§ TASK LIST:
1 - In the forum thread about water acting like glue, what holds very flat surfaces together after wringing pushes out almost all the water between them?
2 - Copy the part of the forum thread starting with "When Water acts" and going on through "about this part).".

When Water acts like Glue (flat surfaces)

[Sergio Silva]

Water like glue

This topic could have more meaning on a chemistry forum.

Firts of telling my doupt, i will inform you why i put this question. My goal is controlling an obejct more accurately.

I notice that sometimes a solid with plain face on a wet surface is difficult to remove. Besides it tends to follow the liquid (i'm not sure about this part).

I am suprising by the force that is needed. In this moment i need some basic explanations about the chemistry or the physics of this event.

If what i wrote above is right could this be a creasy way of transportation.

Thanks

 

[Baluncore]

Close flat surfaces, of hydrophilic materials, hold water in the gap by capillary action. The surfaces are held together by the attraction of the fluid water molecules to the surface materials.

If the surfaces are very flat, and they are wrung together, which pushes out almost all the water, the surfaces will be held together by atmospheric pressure. The surfaces cannot be separated unless air can enter between the surfaces, but one surface may still slide on the other.

 

[Bystander]

https://www.google.com/search?q=gau...I4OTcyajBqN6gCALACAA&sourceid=chrome&ie=UTF-8

 

[Sergio Silva]

Close flat surfaces, of hydrophilic materials, hold water in the gap by capillary action. The surfaces are held together by the attraction of the fluid water molecules to the surface materials.

If the surfaces are very flat, and they are wrung together, which pushes out almost all the water, the surfaces will be held together by atmospheric pressure. The surfaces cannot be separated unless air can enter between the surfaces, but one surface may still slide on the

I am confused.They are glued by atmospheric molecules or water molecules? And if it slides, it slides for the same type of molecules?. With carefully push of the solid object it will follow the theorytical wet trail?

 

[Sergio Silva]

The two surfaces are glued by atmospheric air and some by water molecules. Some questions arise (I think). Water vapor is considered atmospheric air? What is the role of water molecules? Could we talk on atmons instead?
I red the article about 3 types of wringing. 1-air pressure; 2-pressure from oil (or water from oil); 3-By small distance (mm ??). What i want to know is why and how this hapen on atom size to pursuit my goal. One more think, they could slide, dont they?

 

[Baluncore]

I am confused. They are glued by atmospheric molecules or water molecules?

The surfaces are attracted by the water molecules.

Surfaces, held together by a film of water, can slide against each other. The liquid water is sheared as the surfaces slide.

When you separate two surfaces, the gap between them must be filled with air, or external atmospheric pressure will hold them together.

§ AVAILABLE DATA:
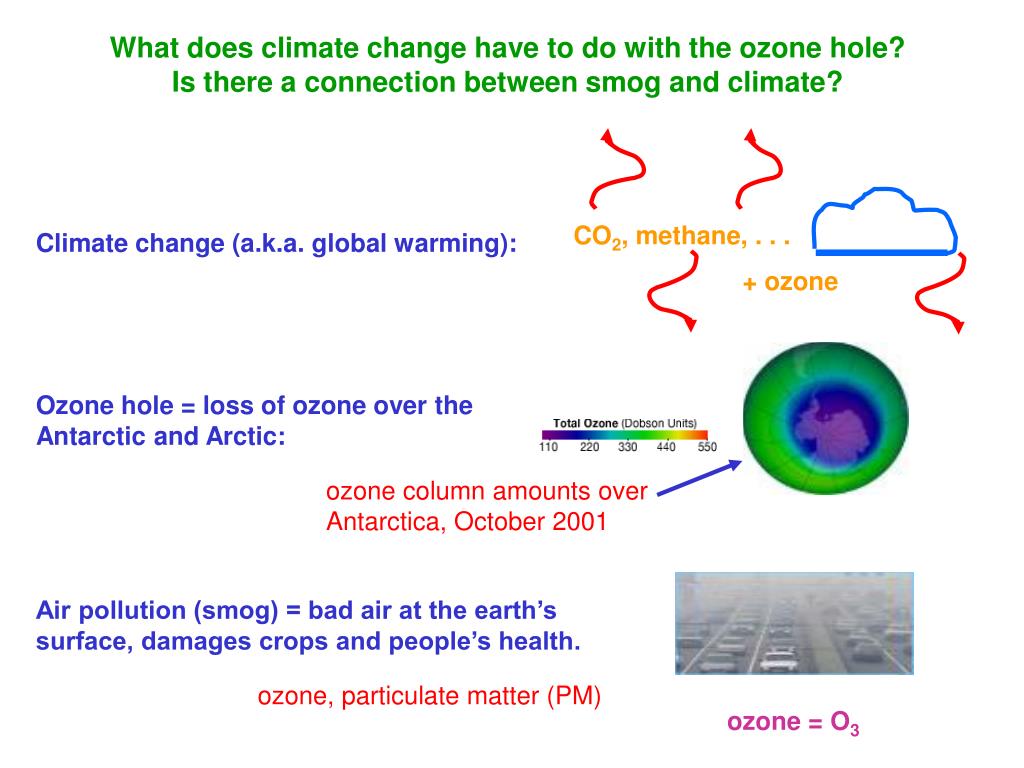 What does climate change have to do with the ozone hole?
Is there a connection between smog and climate?

Climate change (a.k.a. global warming):

$CO_2$, methane, . . .

+ ozone

Ozone hole = loss of ozone over the Antarctic and Arctic:

Total Ozone (Dobson Units)
110 220 330 440 550

ozone column amounts over Antarctica, October 2001

Air pollution (smog) = bad air at the earth's surface, damages crops and people's health.

ozone, particulate matter (PM)

ozone = $O_3$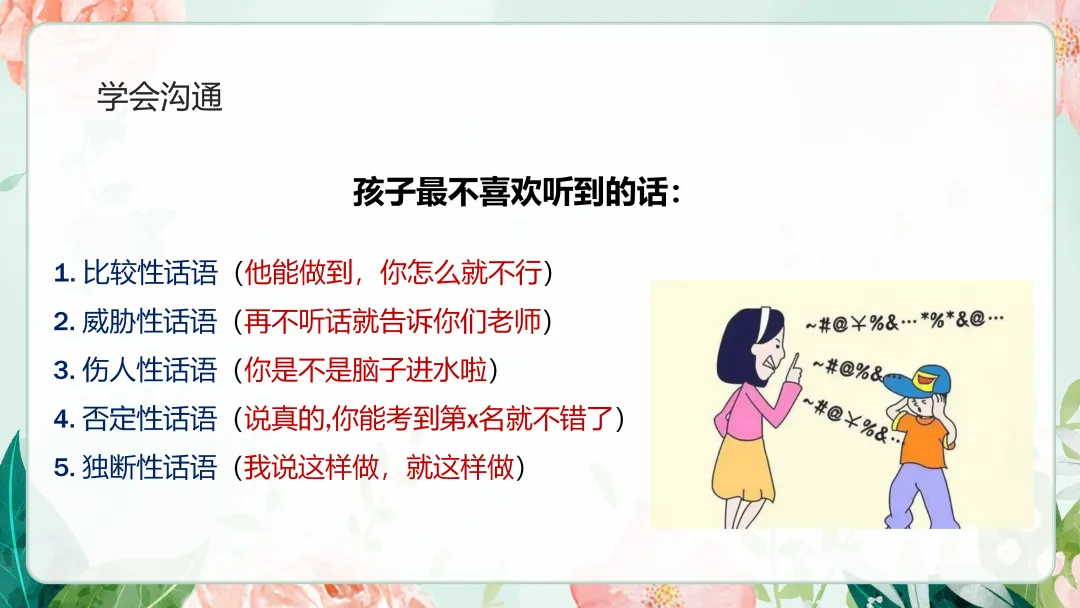 学会沟通

孩子最不喜欢听到的话：

1. 比较性话语（他能做到，你怎么就不行）
2. 威胁性话语（再不听话就告诉你们老师）
3. 伤人性话语（你是不是脑子进水啦）
4. 否定性话语（说真的,你能考到第x名就不错了）
5. 独断性话语（我说这样做，就这样做）

~#@￥%&…*%*&@…
~#@%&…
~#@￥%&…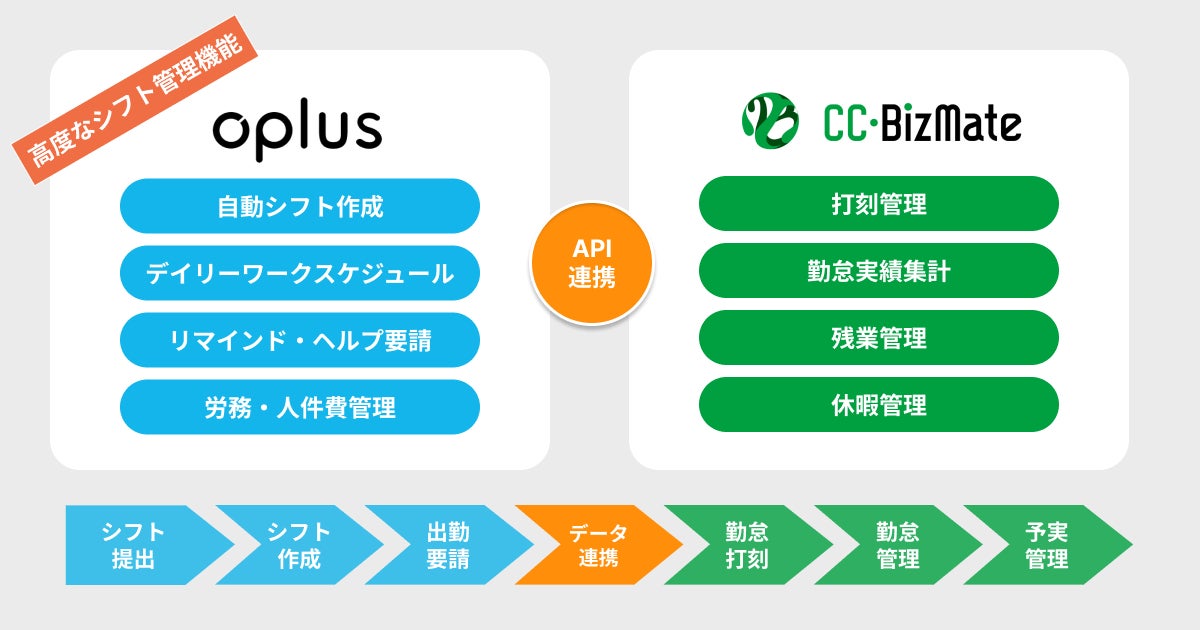 高度なシフト管理機能

oplus

自動シフト作成

デイリーワークスケジュール

リマインド・ヘルプ要請

労務・人件費管理

API
連携

CC·BizMate

打刻管理

勤怠実績集計

残業管理

休暇管理

シフト
提出

シフト
作成

出勤
要請

データ
連携

勤怠
打刻

勤怠
管理

予実
管理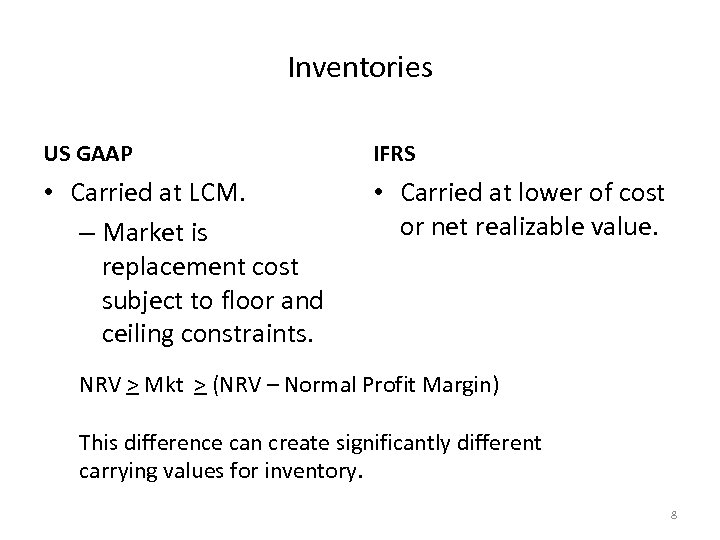 Inventories

US GAAP

• Carried at LCM.

– Market is replacement cost subject to floor and ceiling constraints.

IFRS

• Carried at lower of cost or net realizable value.

NRV $\geq$ Mkt $\geq$ (NRV – Normal Profit Margin)

This difference can create significantly different carrying values for inventory.

8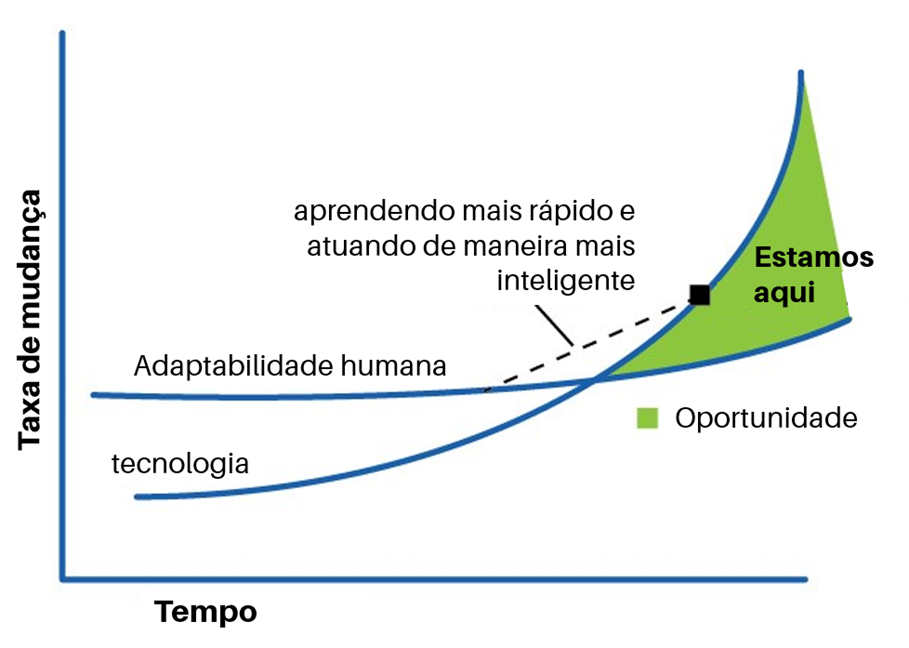 Taxa de mudança

aprendendo mais rápido e atuando de maneira mais inteligente

Estamos aqui

Adaptabilidade humana

Oportunidade

tecnologia

Tempo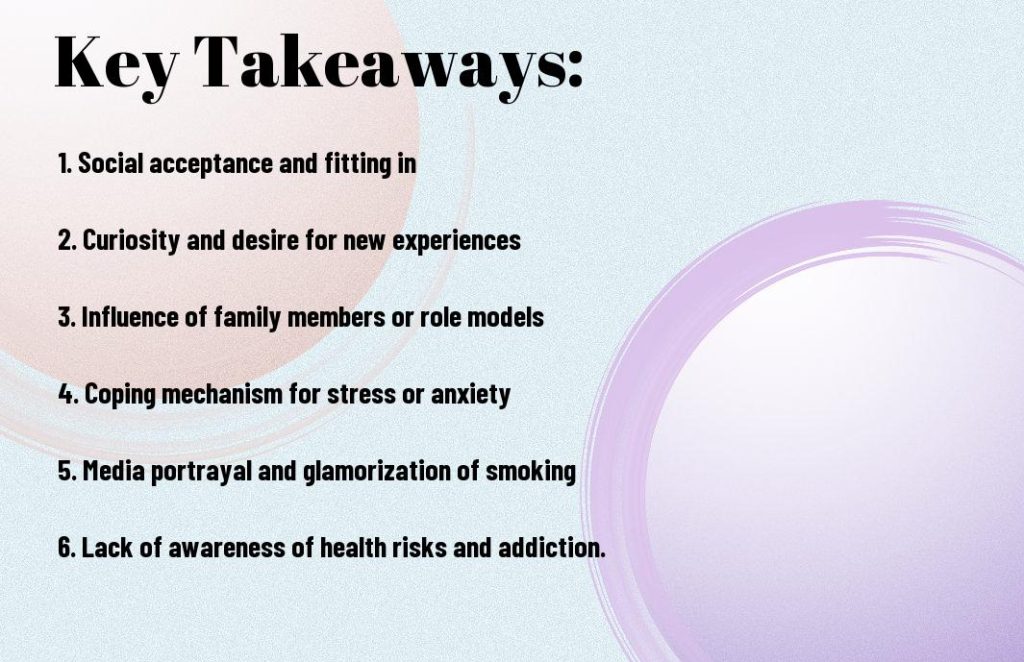 Key Takeaways:

1. Social acceptance and fitting in

2. Curiosity and desire for new experiences

3. Influence of family members or role models

4. Coping mechanism for stress or anxiety

5. Media portrayal and glamorization of smoking

6. Lack of awareness of health risks and addiction.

§ ANSWER SET:
1 - Atmospheric pressure holds them together.

2 -
When Water acts like Glue (flat surfaces)

[Sergio Silva]

Water like glue

This topic could have more meaning on a chemistry forum.

Firts of telling my doupt, i will inform you why i put this question. My goal is controlling an obejct more accurately.

I notice that sometimes a solid with plain face on a wet surface is difficult to remove. Besides it tends to follow the liquid (i'm not sure about this part).